Written request — Return each line of the data below verbatim; pictures are to be left out.

Data for this exercise —
+ + + + + + +

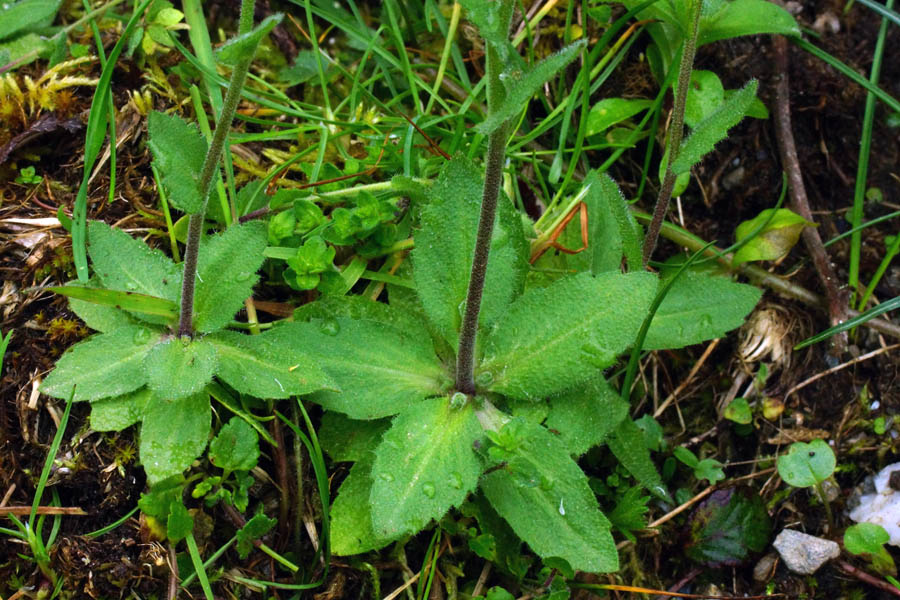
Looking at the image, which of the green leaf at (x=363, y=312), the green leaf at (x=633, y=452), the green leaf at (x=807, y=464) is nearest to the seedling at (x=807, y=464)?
the green leaf at (x=807, y=464)

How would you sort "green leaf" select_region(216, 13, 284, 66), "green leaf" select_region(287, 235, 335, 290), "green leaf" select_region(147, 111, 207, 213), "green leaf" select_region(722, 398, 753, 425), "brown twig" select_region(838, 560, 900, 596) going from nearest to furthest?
"green leaf" select_region(216, 13, 284, 66) → "green leaf" select_region(147, 111, 207, 213) → "green leaf" select_region(287, 235, 335, 290) → "brown twig" select_region(838, 560, 900, 596) → "green leaf" select_region(722, 398, 753, 425)

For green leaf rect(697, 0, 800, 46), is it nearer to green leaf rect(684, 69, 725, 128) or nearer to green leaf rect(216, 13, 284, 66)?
green leaf rect(684, 69, 725, 128)

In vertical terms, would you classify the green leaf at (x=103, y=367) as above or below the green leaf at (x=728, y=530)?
above

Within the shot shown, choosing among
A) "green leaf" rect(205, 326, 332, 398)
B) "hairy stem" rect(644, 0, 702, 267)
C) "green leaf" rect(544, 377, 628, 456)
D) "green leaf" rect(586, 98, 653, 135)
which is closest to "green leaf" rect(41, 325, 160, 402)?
"green leaf" rect(205, 326, 332, 398)

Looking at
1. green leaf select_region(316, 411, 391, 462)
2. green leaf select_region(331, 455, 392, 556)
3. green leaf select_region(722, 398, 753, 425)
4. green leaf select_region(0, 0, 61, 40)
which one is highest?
green leaf select_region(0, 0, 61, 40)

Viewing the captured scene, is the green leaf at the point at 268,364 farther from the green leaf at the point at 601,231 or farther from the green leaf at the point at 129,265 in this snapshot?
the green leaf at the point at 601,231

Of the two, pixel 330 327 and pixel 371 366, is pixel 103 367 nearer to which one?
pixel 330 327

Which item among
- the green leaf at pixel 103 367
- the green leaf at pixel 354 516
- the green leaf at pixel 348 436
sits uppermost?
the green leaf at pixel 103 367

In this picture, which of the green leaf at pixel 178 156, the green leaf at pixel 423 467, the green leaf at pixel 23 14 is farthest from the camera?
the green leaf at pixel 23 14
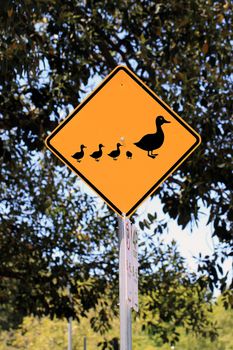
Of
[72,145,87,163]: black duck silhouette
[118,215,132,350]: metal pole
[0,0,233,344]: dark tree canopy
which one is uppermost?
[0,0,233,344]: dark tree canopy

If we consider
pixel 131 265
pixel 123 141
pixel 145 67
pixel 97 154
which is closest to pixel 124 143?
pixel 123 141

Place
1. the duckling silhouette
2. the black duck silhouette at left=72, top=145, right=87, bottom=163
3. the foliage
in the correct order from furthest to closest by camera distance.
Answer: the foliage < the black duck silhouette at left=72, top=145, right=87, bottom=163 < the duckling silhouette

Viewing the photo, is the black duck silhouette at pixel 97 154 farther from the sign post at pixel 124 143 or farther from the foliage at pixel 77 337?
the foliage at pixel 77 337

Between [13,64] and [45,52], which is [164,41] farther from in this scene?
[13,64]

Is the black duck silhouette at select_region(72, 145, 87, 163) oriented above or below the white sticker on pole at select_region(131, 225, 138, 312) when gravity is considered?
above

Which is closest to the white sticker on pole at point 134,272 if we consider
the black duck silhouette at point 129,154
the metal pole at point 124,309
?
the metal pole at point 124,309

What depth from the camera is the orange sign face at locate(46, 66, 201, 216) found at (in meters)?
5.57

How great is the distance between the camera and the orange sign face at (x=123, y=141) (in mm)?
5574

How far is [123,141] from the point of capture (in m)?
5.63

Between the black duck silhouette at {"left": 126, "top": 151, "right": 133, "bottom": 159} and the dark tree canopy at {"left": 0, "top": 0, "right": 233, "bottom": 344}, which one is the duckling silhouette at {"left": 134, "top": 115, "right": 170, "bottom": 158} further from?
the dark tree canopy at {"left": 0, "top": 0, "right": 233, "bottom": 344}

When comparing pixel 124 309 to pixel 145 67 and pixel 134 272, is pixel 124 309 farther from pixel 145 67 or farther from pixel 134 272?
pixel 145 67

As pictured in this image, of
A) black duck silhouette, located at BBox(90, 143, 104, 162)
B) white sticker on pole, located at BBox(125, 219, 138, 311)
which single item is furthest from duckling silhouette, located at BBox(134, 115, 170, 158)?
white sticker on pole, located at BBox(125, 219, 138, 311)

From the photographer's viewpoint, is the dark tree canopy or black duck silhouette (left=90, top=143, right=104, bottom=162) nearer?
black duck silhouette (left=90, top=143, right=104, bottom=162)

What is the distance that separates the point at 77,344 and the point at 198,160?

+ + + + + + +

Response to this exercise —
Looking at the image, which of the green leaf at (x=363, y=312), the green leaf at (x=633, y=452), the green leaf at (x=807, y=464) is nearest to the seedling at (x=807, y=464)?
the green leaf at (x=807, y=464)

How would you sort "green leaf" select_region(216, 13, 284, 66), "green leaf" select_region(287, 235, 335, 290), "green leaf" select_region(147, 111, 207, 213), "green leaf" select_region(722, 398, 753, 425), "brown twig" select_region(838, 560, 900, 596) going from nearest to furthest?
"green leaf" select_region(216, 13, 284, 66) → "green leaf" select_region(147, 111, 207, 213) → "green leaf" select_region(287, 235, 335, 290) → "brown twig" select_region(838, 560, 900, 596) → "green leaf" select_region(722, 398, 753, 425)

For green leaf rect(697, 0, 800, 46), is it nearer to green leaf rect(684, 69, 725, 128) or nearer to green leaf rect(216, 13, 284, 66)?
green leaf rect(684, 69, 725, 128)

In vertical terms, would you classify the green leaf at (x=103, y=367) as above or below the green leaf at (x=728, y=530)?
above

Within the shot shown, choosing among
A) "green leaf" rect(205, 326, 332, 398)
B) "hairy stem" rect(644, 0, 702, 267)
C) "green leaf" rect(544, 377, 628, 456)
D) "green leaf" rect(586, 98, 653, 135)
which is closest to "green leaf" rect(41, 325, 160, 402)?
"green leaf" rect(205, 326, 332, 398)

Looking at
1. green leaf select_region(316, 411, 391, 462)
2. green leaf select_region(331, 455, 392, 556)
3. green leaf select_region(722, 398, 753, 425)
4. green leaf select_region(0, 0, 61, 40)
which one is highest?
green leaf select_region(0, 0, 61, 40)

Viewing the captured scene, is the green leaf at the point at 268,364 farther from the green leaf at the point at 601,231 or farther from the green leaf at the point at 129,265 in this snapshot?
the green leaf at the point at 601,231

Of the two, pixel 330 327 and pixel 371 366, is pixel 103 367 nearer to which one?
pixel 330 327

Which item among
- the green leaf at pixel 103 367
- the green leaf at pixel 354 516
- the green leaf at pixel 348 436
sits uppermost?
the green leaf at pixel 103 367

In this picture, which of the green leaf at pixel 178 156, the green leaf at pixel 423 467, the green leaf at pixel 23 14 is farthest from the camera?
the green leaf at pixel 23 14
Of
[72,145,87,163]: black duck silhouette
[118,215,132,350]: metal pole
[0,0,233,344]: dark tree canopy
which one is uppermost?
[0,0,233,344]: dark tree canopy

If we consider
pixel 131 265
pixel 123 141
pixel 145 67
pixel 97 154
which is closest to pixel 124 143?
pixel 123 141

Place
1. the duckling silhouette
2. the black duck silhouette at left=72, top=145, right=87, bottom=163
3. the foliage
in the correct order from furthest to closest by camera distance.
Answer: the foliage < the black duck silhouette at left=72, top=145, right=87, bottom=163 < the duckling silhouette

Viewing the photo, is the black duck silhouette at pixel 97 154 farther from the sign post at pixel 124 143 or farther from the foliage at pixel 77 337?
the foliage at pixel 77 337

Between [13,64] and [45,52], which is [164,41] farther from in this scene?
[13,64]

Is the black duck silhouette at select_region(72, 145, 87, 163) oriented above or below the white sticker on pole at select_region(131, 225, 138, 312) when gravity is considered?
above

Which is closest to the white sticker on pole at point 134,272 if we consider
the black duck silhouette at point 129,154
the metal pole at point 124,309
?
the metal pole at point 124,309

What depth from the camera is the orange sign face at locate(46, 66, 201, 216) found at (in meters)?
5.57

How great is the distance between the camera and the orange sign face at (x=123, y=141) (in mm)?
5574

How far is [123,141] from the point of capture (in m)?
5.63

Between the black duck silhouette at {"left": 126, "top": 151, "right": 133, "bottom": 159} and the dark tree canopy at {"left": 0, "top": 0, "right": 233, "bottom": 344}, which one is the duckling silhouette at {"left": 134, "top": 115, "right": 170, "bottom": 158} further from?
the dark tree canopy at {"left": 0, "top": 0, "right": 233, "bottom": 344}

When comparing pixel 124 309 to pixel 145 67 and pixel 134 272, is pixel 124 309 farther from pixel 145 67 or farther from pixel 134 272?
pixel 145 67

As pictured in this image, of
A) black duck silhouette, located at BBox(90, 143, 104, 162)
B) white sticker on pole, located at BBox(125, 219, 138, 311)
which single item is furthest from duckling silhouette, located at BBox(134, 115, 170, 158)?
white sticker on pole, located at BBox(125, 219, 138, 311)

From the photographer's viewpoint, is the dark tree canopy or black duck silhouette (left=90, top=143, right=104, bottom=162) nearer?
black duck silhouette (left=90, top=143, right=104, bottom=162)

What is the distance that separates the point at 77,344 and the point at 198,160?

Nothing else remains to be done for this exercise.